::: PROVIDED DATA :::
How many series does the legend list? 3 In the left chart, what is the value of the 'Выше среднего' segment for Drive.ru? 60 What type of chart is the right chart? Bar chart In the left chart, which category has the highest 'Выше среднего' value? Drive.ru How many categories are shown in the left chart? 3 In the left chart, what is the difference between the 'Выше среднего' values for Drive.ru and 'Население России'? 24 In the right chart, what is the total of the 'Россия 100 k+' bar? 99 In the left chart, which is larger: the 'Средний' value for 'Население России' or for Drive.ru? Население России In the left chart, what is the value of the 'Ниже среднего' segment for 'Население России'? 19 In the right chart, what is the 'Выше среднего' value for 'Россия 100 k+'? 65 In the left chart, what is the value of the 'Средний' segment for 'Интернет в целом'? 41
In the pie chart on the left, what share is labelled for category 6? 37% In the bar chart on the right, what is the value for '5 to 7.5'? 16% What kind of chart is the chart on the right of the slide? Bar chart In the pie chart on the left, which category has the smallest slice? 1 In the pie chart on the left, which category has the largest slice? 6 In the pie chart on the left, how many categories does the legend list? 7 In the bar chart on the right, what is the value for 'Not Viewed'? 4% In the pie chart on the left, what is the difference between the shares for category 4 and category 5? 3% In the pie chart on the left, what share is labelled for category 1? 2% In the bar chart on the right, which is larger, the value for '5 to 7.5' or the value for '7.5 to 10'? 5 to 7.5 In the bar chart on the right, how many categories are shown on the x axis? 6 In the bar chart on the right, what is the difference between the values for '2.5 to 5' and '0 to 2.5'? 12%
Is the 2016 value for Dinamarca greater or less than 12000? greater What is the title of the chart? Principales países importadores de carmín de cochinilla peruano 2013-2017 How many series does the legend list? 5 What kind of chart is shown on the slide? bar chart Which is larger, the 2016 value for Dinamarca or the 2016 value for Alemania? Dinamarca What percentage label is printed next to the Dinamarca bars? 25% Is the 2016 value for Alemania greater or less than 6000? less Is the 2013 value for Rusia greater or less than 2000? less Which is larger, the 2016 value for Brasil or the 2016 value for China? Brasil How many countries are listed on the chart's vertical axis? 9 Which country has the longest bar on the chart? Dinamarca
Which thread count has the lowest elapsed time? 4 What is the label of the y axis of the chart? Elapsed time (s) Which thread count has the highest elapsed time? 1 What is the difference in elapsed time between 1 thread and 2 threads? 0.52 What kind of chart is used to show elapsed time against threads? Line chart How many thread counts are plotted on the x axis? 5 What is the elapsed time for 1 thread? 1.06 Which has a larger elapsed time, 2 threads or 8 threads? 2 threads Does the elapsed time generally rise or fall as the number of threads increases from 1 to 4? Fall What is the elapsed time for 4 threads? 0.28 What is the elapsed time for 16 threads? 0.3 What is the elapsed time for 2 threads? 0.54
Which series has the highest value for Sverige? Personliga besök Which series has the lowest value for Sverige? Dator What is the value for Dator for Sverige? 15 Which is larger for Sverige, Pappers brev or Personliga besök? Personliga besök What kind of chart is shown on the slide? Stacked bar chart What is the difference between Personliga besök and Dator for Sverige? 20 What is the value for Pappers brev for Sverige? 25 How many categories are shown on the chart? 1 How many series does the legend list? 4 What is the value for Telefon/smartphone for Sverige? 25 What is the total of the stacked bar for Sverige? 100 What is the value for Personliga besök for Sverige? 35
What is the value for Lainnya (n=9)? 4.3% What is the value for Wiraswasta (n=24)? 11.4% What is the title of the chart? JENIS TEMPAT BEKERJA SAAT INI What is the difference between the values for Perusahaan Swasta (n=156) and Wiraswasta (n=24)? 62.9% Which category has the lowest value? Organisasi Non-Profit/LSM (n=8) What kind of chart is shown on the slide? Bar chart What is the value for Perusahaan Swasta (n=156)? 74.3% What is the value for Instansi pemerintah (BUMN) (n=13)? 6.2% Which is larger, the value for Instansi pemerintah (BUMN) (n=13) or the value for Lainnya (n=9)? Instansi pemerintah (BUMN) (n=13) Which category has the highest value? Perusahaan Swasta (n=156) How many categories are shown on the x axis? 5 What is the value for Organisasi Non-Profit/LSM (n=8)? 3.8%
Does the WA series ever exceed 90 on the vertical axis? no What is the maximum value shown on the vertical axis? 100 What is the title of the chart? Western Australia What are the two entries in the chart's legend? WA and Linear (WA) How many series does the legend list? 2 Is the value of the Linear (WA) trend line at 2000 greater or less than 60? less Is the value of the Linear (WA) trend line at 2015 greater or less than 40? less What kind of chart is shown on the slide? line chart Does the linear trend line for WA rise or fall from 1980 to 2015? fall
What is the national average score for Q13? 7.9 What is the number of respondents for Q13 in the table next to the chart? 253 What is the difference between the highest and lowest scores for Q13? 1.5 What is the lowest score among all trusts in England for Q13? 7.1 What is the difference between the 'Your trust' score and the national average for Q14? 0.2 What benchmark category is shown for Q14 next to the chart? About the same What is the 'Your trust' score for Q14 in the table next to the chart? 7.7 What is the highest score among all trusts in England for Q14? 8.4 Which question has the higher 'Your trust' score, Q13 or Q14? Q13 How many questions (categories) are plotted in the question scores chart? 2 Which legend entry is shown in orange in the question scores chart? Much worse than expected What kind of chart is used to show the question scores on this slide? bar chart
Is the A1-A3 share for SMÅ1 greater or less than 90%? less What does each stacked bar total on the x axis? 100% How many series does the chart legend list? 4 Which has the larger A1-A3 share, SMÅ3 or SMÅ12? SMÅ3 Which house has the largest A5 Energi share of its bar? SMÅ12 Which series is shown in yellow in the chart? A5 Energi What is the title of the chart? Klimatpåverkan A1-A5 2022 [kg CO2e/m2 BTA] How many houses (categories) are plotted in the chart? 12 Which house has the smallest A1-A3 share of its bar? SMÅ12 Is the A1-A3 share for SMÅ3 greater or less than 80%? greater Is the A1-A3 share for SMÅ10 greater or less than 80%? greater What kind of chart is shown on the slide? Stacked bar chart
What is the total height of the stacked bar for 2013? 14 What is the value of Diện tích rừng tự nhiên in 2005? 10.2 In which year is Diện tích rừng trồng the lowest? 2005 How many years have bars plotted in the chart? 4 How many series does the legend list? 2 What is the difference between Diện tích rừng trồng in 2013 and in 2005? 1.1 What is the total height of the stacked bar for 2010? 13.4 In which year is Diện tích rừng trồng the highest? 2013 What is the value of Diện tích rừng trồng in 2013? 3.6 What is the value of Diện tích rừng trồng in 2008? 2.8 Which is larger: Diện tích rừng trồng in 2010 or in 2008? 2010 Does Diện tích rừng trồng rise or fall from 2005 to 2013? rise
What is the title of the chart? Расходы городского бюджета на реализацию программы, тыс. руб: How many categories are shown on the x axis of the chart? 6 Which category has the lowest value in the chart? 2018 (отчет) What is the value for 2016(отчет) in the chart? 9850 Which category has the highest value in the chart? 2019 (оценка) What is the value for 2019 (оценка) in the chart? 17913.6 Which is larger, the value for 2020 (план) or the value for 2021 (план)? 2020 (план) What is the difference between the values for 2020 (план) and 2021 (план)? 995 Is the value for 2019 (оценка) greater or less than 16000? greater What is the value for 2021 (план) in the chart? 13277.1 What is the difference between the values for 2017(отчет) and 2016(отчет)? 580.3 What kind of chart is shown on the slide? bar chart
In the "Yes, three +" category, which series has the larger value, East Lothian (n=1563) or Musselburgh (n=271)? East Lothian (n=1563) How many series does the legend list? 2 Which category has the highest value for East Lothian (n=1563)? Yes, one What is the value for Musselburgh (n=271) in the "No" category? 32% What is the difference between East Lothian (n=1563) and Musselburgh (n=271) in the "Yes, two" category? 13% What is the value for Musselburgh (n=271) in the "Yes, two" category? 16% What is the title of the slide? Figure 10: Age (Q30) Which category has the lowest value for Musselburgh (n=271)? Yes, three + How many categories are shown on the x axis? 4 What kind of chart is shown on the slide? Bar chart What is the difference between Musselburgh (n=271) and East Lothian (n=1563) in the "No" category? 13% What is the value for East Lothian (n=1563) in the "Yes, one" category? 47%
:::
**WHAT IS EXPECTED:** Rewrite the material from its start through the line containing "to 2.5'? 12%", replacing "legend" with "key" and keeping everything else the same. Give only those lines.

**SOLUTION FOR THIS TASK:**
How many series does the key list? 3 In the left chart, what is the value of the 'Выше среднего' segment for Drive.ru? 60 What type of chart is the right chart? Bar chart In the left chart, which category has the highest 'Выше среднего' value? Drive.ru How many categories are shown in the left chart? 3 In the left chart, what is the difference between the 'Выше среднего' values for Drive.ru and 'Население России'? 24 In the right chart, what is the total of the 'Россия 100 k+' bar? 99 In the left chart, which is larger: the 'Средний' value for 'Население России' or for Drive.ru? Население России In the left chart, what is the value of the 'Ниже среднего' segment for 'Население России'? 19 In the right chart, what is the 'Выше среднего' value for 'Россия 100 k+'? 65 In the left chart, what is the value of the 'Средний' segment for 'Интернет в целом'? 41
In the pie chart on the left, what share is labelled for category 6? 37% In the bar chart on the right, what is the value for '5 to 7.5'? 16% What kind of chart is the chart on the right of the slide? Bar chart In the pie chart on the left, which category has the smallest slice? 1 In the pie chart on the left, which category has the largest slice? 6 In the pie chart on the left, how many categories does the key list? 7 In the bar chart on the right, what is the value for 'Not Viewed'? 4% In the pie chart on the left, what is the difference between the shares for category 4 and category 5? 3% In the pie chart on the left, what share is labelled for category 1? 2% In the bar chart on the right, which is larger, the value for '5 to 7.5' or the value for '7.5 to 10'? 5 to 7.5 In the bar chart on the right, how many categories are shown on the x axis? 6 In the bar chart on the right, what is the difference between the values for '2.5 to 5' and '0 to 2.5'? 12%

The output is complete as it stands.